* [Task instructions]
1/ According to the RF printed wiring board notes, what does low temperature co-fired ceramic require in exchange for its added capability?
2/ Pick up the RF printed wiring board notes after their final sentence and carry them on for a paragraph or two in the same style.

RF printed wiring board hints

Updated June 25, 2010

New for March 2008! This material came from Greg. It's some random notes on RF PWBs that are meant to convey some insights into designing for RF performance as well as low cost.

Introduction

RF printed wiring boards exist as interfaces for and interconnects between RF components and external parts (e.g., antennas, digital processors) and as a structure upon which the RF components can be mounted before insertion into a housing. Components can include passives like couplers or power dividers, filters, or active components such as amplifiers.

An RF PWB and other substrates (such as ceramics) differ in cost and performance. They typically serve the same, basic functions. Size, frequency, and application are unimportant when it comes to general design practices. If an engineer can design RF PWBs then he can design System in Package (SiP) substrates and circuit card assemblies (CCAs). More exotic options such as low temperature co-fired ceramic provide the engineer additional capability, such as integrating filters and even the potential to incorporate ferrite-based passives into the substrates in exchange for higher price and longer development and production times.

* [Data section]
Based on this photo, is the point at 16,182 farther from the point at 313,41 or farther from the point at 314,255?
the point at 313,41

* [Results for each task]
1/ A higher price and longer development and production times.

2/
Applications include commercial and defense, low cost and high performance. Design approaches include high detail, extensive modeling using hundreds of thousands of dollars worth of specialized software and quick turn prototypes with simple CAD layouts. Sketches on paper napkins still exist, but need to be redrawn on a computer at some point before they're manufactured. The best designs (lowest cost, shortest schedule, highest performance) usually include BOTH highly detailed models to simulate and analyze performance with quick turn prototypes to verify isolation, leakage, and line isolation.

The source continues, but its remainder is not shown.